Se enfrenta a un año de prisión por un delito de quebrantamiento de condena. Ambos volvían a la península, tras pasar unos días en familia en Marruecos. Conscientes de la orden de alejamiento en vigor acordaron cruzar la frontera por separado. Sin embargo, esta versión de los hechos se contrapone a la versión ofrecida ayer en el Juzgado de lo Penal 1 por la agente de Policía Nacional que realizó el control documental a los hermanos.
Aseguró que ambos estaban juntos en la cola de entrada. El primero de ellos en pasar, el acusado, afirmó a la agente que viajaba solo y le selló el pasaporte. Seguidamente la persona que le entregó la documentación inmediatamente después era el hermano del que debía estar alejado a más de 200 metros. La policía fue en busca del hermano condenado por un juzgado de Ávila a esa orden de alejamiento antes de que éste abandonara el paso fronterizo y allí se procedió a su detención por un delito de quebrantamiento.

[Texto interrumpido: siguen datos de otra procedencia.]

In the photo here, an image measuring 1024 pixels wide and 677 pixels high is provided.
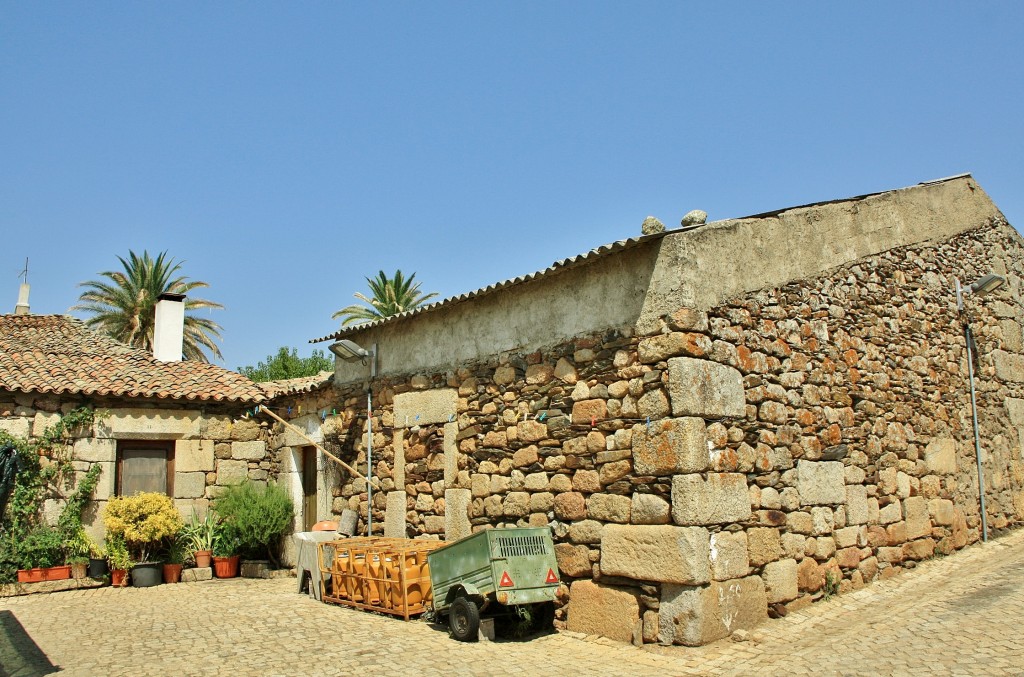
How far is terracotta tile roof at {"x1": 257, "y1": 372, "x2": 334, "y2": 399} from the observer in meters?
11.6

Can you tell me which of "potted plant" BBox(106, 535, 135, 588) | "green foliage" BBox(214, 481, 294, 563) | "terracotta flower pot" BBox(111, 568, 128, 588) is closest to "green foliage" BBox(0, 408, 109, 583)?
"potted plant" BBox(106, 535, 135, 588)

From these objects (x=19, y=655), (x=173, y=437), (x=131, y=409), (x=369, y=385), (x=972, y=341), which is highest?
(x=972, y=341)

La agente insistió en que ambos hermanos estaban juntos en la cola y pasaron el control uno detrás del otro. Sin embargo, en la sala los dos hermanos negaban reiteradamente con la cabeza. Previamente a la declaración de la agente ambos sostuvieron ante la juez que cruzaron por separado la frontera conscientes de la orden de alejamiento vigente aún hasta el próximo 9 de mayo de 2016. Tampoco coincidieron las apreciaciones de cada parte sobre si ese día el tránsito fronterizo era fluido o no. El caso quedó visto para sentencia.